During this visit, Plaintiff was alert, cooperative, and in no acute distress. (Tr. 296.) Dr. Rosenberg noted that her gait was normal, her muscle strength, sensation, and reflexes of the upper and lower extremities were also normal, and there was no clonus[3] at her wrists or ankles. (Tr. 297.) She had full range of motion of the lumbar spine and negative straight leg raise tests. ( Id. ) In addition, she exhibited fourteen fibromyalgia tender points. ( Id. ) Dr. Rosenberg's assessment was chronic pain/arthralgias likely secondary to fibromyalgia or somatization and depression. ( Id. ) He prescribed Cymbalta and physical therapy. ( Id. ) He also ordered lab tests to rule out a rheumatologic disorder. ( Id. )

One month later, in follow up for chronic pain, Plaintiff told Dr. Rosenberg that she improved about 25% using Cymbalta. (Tr. 292-93.) But she had been unable to increase the dosage of Cymbalta due to side effects of daytime fatigue and lightheadedness. (Tr. 292.) On examination, she was alert, cooperative, and in no acute distress. ( Id. ) Dr. Rosenberg noted that there were no abnormal findings and recommended therapy for depression, and he referred Plaintiff to a rheumatologist due to a positive FANA test.[4] ( Id. ) At that time, Plaintiff had not started physical therapy, explaining that the cost and her schedule were preventing her from doing so. ( Id. )
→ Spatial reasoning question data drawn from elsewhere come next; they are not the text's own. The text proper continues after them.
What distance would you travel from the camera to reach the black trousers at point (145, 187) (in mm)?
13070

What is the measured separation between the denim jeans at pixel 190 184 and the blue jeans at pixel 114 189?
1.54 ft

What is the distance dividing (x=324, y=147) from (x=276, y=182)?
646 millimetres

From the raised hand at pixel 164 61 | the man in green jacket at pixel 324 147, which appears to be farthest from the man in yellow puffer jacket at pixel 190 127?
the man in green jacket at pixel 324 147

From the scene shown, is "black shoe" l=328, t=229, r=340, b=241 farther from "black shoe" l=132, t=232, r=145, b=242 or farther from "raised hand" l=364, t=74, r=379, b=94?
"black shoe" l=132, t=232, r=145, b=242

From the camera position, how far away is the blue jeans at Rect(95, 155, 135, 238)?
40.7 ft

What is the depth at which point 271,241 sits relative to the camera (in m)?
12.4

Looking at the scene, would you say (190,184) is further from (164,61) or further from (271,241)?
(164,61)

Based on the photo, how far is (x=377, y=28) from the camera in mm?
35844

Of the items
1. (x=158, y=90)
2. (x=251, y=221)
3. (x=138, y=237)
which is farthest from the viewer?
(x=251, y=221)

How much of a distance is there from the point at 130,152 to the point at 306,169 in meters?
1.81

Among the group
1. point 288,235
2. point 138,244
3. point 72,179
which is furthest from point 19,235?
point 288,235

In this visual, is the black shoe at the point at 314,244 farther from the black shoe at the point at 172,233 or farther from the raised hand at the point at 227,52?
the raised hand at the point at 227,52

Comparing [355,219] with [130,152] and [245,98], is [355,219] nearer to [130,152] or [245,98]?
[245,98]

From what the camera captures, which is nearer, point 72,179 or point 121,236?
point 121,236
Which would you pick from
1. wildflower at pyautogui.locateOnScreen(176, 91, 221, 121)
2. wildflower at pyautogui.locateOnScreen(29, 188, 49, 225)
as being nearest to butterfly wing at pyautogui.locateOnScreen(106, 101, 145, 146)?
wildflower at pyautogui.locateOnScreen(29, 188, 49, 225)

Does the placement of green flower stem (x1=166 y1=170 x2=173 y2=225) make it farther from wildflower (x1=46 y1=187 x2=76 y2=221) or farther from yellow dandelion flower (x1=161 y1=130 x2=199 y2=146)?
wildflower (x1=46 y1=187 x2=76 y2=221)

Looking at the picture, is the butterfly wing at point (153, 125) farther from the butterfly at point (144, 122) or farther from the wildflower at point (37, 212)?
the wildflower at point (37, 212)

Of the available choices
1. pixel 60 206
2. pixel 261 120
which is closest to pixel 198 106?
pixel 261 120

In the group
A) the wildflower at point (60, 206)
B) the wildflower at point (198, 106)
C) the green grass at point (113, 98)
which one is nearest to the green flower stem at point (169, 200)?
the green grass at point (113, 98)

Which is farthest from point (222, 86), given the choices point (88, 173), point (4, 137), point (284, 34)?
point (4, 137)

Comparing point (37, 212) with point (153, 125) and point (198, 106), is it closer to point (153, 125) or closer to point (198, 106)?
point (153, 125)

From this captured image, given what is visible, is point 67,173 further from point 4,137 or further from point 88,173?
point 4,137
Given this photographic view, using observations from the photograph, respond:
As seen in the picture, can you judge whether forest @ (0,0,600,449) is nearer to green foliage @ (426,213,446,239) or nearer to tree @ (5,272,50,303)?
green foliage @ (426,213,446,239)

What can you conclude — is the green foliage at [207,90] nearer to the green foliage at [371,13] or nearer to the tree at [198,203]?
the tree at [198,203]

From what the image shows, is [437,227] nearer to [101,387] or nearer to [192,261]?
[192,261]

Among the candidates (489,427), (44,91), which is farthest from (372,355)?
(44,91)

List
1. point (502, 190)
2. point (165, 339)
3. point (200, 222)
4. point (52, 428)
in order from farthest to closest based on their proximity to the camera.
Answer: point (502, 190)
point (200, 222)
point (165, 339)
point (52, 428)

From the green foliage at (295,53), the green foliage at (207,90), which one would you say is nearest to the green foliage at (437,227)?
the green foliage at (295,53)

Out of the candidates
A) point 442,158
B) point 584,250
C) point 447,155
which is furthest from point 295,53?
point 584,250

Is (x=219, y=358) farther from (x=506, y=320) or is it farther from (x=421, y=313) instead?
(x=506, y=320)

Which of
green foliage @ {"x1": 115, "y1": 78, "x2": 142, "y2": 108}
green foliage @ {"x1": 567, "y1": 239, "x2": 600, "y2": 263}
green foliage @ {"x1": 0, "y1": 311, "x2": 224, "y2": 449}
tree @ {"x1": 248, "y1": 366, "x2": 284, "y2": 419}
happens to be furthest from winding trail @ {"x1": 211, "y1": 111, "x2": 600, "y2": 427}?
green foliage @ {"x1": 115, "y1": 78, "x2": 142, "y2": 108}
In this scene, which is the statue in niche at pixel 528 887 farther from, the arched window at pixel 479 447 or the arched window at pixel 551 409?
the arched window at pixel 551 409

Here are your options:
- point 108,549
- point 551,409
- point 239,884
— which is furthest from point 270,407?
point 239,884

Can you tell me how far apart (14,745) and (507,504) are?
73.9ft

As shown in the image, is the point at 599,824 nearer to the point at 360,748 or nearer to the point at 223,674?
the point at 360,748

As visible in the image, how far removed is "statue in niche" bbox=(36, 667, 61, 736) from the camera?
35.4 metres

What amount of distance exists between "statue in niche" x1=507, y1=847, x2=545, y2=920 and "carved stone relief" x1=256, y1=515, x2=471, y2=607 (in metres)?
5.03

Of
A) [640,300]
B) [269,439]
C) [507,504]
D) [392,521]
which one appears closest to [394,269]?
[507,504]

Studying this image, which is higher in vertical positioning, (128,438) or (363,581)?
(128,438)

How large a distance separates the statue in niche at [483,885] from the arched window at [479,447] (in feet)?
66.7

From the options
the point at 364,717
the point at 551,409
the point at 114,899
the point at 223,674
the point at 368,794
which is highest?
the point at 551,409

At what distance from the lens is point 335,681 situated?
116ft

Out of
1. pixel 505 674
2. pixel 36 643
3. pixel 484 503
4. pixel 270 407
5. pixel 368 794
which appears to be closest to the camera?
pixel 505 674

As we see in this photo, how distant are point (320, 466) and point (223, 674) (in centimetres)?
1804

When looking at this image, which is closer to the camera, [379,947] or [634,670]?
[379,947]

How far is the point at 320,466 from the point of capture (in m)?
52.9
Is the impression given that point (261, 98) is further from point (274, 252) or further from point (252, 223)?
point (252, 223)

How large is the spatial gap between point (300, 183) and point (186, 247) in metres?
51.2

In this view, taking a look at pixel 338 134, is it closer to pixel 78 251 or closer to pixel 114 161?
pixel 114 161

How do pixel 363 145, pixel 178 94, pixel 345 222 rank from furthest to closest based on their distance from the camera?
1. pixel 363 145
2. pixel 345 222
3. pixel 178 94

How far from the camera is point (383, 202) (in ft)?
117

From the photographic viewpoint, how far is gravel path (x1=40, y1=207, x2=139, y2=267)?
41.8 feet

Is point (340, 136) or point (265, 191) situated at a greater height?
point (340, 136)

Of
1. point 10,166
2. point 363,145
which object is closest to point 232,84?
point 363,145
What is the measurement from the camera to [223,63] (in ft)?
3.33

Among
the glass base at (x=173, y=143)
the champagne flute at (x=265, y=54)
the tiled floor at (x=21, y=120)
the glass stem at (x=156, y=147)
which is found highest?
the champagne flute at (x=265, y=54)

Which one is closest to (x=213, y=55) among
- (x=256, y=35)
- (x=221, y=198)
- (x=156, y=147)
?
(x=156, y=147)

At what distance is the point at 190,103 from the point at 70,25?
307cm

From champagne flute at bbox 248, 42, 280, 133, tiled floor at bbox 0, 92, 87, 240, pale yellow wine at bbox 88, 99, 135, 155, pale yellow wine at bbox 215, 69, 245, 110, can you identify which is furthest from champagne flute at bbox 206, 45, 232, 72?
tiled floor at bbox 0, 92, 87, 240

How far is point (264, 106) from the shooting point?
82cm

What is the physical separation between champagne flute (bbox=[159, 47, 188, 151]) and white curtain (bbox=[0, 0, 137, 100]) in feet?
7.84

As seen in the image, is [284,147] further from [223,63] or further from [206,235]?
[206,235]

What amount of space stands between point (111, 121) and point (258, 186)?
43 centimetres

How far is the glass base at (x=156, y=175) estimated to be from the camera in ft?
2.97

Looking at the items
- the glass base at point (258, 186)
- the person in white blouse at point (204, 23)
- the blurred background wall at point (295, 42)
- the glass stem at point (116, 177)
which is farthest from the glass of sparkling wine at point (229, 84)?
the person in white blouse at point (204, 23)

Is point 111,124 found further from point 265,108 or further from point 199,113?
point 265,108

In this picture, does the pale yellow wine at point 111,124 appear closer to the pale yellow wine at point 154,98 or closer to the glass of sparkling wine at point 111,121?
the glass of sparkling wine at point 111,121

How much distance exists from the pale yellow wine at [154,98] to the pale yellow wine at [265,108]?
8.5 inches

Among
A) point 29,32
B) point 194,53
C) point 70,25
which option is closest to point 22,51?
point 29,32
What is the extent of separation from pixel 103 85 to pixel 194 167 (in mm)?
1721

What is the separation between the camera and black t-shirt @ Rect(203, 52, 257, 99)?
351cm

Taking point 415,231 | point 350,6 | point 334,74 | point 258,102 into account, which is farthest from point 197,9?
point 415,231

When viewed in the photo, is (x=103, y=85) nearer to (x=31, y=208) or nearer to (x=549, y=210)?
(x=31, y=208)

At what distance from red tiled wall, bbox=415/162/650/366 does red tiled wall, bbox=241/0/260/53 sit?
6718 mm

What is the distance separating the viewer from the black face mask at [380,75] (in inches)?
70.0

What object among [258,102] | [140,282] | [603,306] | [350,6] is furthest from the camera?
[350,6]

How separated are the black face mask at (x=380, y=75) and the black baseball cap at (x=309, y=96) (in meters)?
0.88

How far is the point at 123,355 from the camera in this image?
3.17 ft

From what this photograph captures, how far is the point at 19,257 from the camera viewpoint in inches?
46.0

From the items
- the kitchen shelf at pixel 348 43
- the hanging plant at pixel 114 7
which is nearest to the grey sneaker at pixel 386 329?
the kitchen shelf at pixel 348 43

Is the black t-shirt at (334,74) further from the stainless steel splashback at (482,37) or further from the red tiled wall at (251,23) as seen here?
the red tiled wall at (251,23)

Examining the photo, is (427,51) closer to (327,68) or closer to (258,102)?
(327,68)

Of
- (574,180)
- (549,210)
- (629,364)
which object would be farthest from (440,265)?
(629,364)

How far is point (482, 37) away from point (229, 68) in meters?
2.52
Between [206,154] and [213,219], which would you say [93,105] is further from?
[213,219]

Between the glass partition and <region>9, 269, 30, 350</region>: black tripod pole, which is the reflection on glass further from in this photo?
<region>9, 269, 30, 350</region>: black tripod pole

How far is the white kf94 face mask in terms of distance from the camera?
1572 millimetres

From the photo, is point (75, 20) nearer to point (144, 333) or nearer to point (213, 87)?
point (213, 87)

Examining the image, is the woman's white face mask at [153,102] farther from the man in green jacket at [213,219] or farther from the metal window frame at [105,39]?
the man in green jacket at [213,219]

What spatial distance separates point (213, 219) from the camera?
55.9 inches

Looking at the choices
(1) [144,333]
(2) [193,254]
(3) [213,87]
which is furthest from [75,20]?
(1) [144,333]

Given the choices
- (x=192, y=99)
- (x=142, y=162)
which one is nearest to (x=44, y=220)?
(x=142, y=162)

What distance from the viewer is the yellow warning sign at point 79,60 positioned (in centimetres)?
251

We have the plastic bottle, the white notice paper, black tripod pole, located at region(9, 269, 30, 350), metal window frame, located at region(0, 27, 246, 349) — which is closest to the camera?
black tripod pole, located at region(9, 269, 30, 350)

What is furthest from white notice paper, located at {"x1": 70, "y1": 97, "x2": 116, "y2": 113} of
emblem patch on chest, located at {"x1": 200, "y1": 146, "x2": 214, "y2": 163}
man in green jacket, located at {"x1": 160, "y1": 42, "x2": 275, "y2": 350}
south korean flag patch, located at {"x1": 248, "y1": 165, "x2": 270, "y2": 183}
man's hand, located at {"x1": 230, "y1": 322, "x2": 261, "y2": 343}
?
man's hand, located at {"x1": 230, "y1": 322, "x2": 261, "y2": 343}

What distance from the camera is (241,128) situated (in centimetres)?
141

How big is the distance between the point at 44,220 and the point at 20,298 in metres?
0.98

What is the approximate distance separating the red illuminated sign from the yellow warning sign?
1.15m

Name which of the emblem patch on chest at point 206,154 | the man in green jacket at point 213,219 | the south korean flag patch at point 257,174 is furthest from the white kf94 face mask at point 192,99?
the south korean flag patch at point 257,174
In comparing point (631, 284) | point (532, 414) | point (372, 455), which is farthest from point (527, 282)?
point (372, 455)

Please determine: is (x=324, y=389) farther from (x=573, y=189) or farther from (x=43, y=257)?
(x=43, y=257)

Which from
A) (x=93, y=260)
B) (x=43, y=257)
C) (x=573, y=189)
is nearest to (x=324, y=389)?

On November 20, 2009, Plaintiff saw Dr. Robert Conway at the University of Missouri Physical Medicine and Rehabilitation Clinic. (Tr. 288-89.) Dr. Conway noted that Plaintiff recently had lab tests with normal results, ruling out a connective tissue disorder. ( Id. ) The plan was to treat Plaintiff with physical therapy, but she stated she "has not had time to get into physical therapy but thinks she will be able to get into it in the next couple of weeks." (Tr. 289.) Plaintiff also indicated that she was still too fatigued to increase her Cymbalta. ( Id. )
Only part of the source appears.